Women’s empowerment has been at the top of the Saudi government’s agenda – with the wholehearted support of the private sector. “By maintaining the momentum of these efforts, we can help further accelerate the pace of change,” Saran said.
In fact, while a culture of diversity and inclusion is critical to recruiting and retaining women, Saran believes it is just as important to create a clear path for them to develop and realize their full potential.
“Increased flexibility, mentoring programs, and leadership training all help ensure that female employees feel valued, engaged and motivated to continue on their leadership path,” he said.
“With this objective in mind, it is important to foster an inclusive, fair and equitable corporate culture and empower Saudi women to succeed in their careers. It is also important for organizations to assess the diversity of their boards and leadership teams.”
In line with Saudi government priorities, Amazon said it has launched its own inclusive leadership training program to help ensure a gender-balanced talent pipeline.
From recruiting and retention to developing leaders, the company said it is working to ensure a diverse and inclusive workplace where women are comfortable and competent in leadership roles.
“Seeing women succeed as leaders provides inspiration and powerful motivation for other female employees,” Saran said. “In turn, these women serve as role models and mentors, developing future female leaders within the organization.”
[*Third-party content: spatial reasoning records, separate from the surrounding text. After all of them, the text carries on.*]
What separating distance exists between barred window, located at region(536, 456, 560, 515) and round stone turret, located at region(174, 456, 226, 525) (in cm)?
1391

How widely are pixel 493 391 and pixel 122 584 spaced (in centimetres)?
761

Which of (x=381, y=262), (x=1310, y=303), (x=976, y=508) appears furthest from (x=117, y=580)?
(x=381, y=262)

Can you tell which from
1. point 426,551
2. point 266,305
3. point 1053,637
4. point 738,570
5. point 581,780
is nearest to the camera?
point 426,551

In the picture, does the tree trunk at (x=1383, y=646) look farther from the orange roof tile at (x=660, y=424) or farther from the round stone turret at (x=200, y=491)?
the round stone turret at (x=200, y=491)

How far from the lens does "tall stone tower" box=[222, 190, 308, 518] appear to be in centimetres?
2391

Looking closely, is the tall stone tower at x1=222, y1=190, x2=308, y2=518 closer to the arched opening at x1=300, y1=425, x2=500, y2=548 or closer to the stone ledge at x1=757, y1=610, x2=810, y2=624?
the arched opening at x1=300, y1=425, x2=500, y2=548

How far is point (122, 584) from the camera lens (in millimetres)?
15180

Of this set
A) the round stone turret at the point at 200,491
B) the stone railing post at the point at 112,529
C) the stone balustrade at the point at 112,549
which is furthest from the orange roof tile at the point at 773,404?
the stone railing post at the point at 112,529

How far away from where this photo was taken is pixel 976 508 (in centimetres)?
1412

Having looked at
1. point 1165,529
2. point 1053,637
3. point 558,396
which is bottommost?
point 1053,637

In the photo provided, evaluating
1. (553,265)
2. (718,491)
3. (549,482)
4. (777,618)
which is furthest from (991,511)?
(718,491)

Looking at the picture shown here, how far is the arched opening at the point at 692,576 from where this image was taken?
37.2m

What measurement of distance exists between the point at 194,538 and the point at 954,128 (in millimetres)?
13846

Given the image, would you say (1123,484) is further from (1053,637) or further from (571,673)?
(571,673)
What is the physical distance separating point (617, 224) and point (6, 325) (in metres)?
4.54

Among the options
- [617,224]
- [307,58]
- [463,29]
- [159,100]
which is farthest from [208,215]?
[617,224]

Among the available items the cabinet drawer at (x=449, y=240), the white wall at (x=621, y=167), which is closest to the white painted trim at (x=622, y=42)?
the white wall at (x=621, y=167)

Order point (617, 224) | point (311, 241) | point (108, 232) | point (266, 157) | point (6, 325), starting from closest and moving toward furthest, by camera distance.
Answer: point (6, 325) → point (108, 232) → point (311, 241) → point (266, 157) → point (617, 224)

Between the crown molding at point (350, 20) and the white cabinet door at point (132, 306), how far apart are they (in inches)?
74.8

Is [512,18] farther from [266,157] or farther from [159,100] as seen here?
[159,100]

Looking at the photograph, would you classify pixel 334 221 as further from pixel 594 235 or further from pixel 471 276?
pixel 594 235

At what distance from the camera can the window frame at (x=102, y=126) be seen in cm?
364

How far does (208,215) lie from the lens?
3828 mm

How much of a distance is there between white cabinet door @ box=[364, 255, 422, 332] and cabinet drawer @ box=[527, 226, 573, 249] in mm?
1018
Amazon is not alone. Many other private sector entities are prioritizing the promotion of women to leadership positions.
Serco Middle East KSA country director Mona Althagafi told Arab News: “Amazon has done a great job and I expect this year we will see similar initiatives from the private sector to support Saudi Arabia’s national transformation journey.”
“As leaders of this country, we have a responsibility to make change. We cannot sit idly by and hope for gender equality. We need to be the driving force behind it.”
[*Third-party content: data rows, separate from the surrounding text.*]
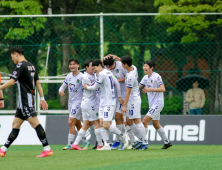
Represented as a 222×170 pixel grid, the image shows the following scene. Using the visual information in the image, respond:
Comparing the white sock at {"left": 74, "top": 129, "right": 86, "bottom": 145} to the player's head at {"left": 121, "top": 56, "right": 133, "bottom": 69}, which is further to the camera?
the white sock at {"left": 74, "top": 129, "right": 86, "bottom": 145}

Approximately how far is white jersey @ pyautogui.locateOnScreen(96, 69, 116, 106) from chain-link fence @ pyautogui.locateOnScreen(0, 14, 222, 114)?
3.56 meters

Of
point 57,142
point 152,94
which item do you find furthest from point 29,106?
point 57,142

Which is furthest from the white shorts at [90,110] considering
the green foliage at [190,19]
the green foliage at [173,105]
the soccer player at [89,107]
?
the green foliage at [190,19]

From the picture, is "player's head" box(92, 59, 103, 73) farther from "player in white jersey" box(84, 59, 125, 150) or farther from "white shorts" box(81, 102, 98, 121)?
"white shorts" box(81, 102, 98, 121)

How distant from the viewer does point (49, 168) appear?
19.4 feet

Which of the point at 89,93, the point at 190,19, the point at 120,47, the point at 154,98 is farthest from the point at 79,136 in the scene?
the point at 190,19

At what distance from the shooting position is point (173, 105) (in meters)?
12.7

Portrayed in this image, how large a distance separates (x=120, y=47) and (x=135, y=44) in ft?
2.34

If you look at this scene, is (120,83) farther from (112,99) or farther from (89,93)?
(112,99)

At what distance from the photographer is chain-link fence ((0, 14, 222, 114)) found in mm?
12555

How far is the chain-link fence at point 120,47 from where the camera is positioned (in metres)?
12.6

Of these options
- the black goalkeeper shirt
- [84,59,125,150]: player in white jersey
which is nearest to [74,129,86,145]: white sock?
[84,59,125,150]: player in white jersey

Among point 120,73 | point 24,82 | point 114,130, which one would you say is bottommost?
point 114,130

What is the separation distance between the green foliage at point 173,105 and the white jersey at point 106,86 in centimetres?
423
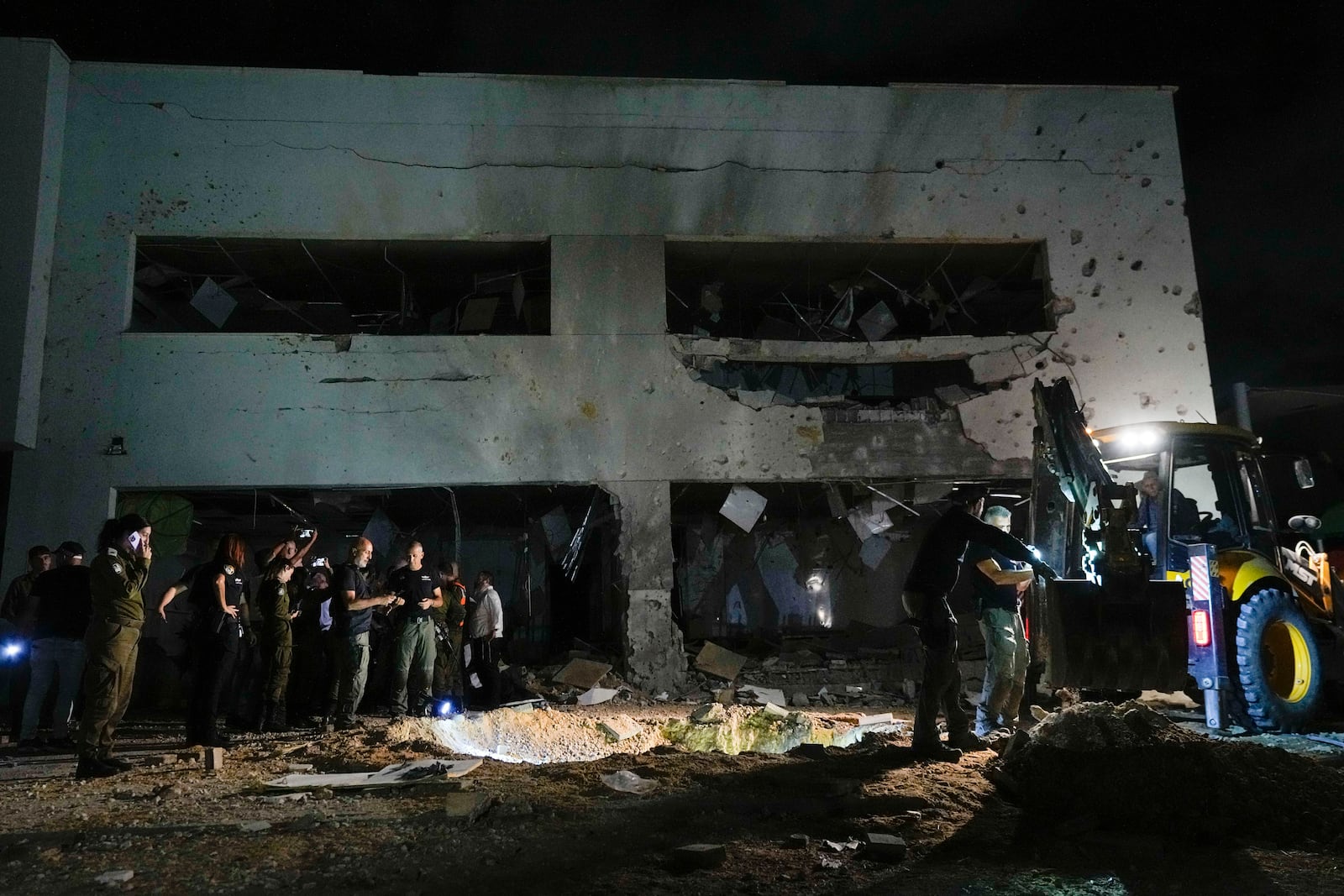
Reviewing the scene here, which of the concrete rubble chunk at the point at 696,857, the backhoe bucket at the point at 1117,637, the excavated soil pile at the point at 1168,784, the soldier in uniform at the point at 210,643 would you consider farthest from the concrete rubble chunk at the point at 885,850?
the soldier in uniform at the point at 210,643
Like Amazon, Serco’s focus on diversity in its own talent acquisition and upskilling processes has boosted the percentage of women on its executive team to 50 percent. Additionally, approximately 30 percent of the extended leadership team is represented by women.
“In 2020, we have no representation of women in senior operational roles and have decided to change that,” Althagafi said.
These incentives appear to be working. According to a recent survey by Gartner, the global supply chain workforce will have the highest percentage of women in 2021 over the past five years.
These rising trends point to a bright future for the Saudi e-commerce logistics industry and the working lives of Saudi women.
“Amazon’s ambition to be the ideal workplace reinforces our determination to create the best work environment for women,” Saran said.
“Our commitment to diversity, equity and inclusion resonates across the organization, and we will continue to seek new ways to empower our female workforce in Saudi Arabia and globally.”
For Amazon recruit Al-Enezi, anything is possible.
“We are delighted to have the opportunity to break down barriers for Saudi women, which represents an important step towards gender equality in the industry,” she said.
“The pace of change has been remarkable, and it’s encouraging to be involved.”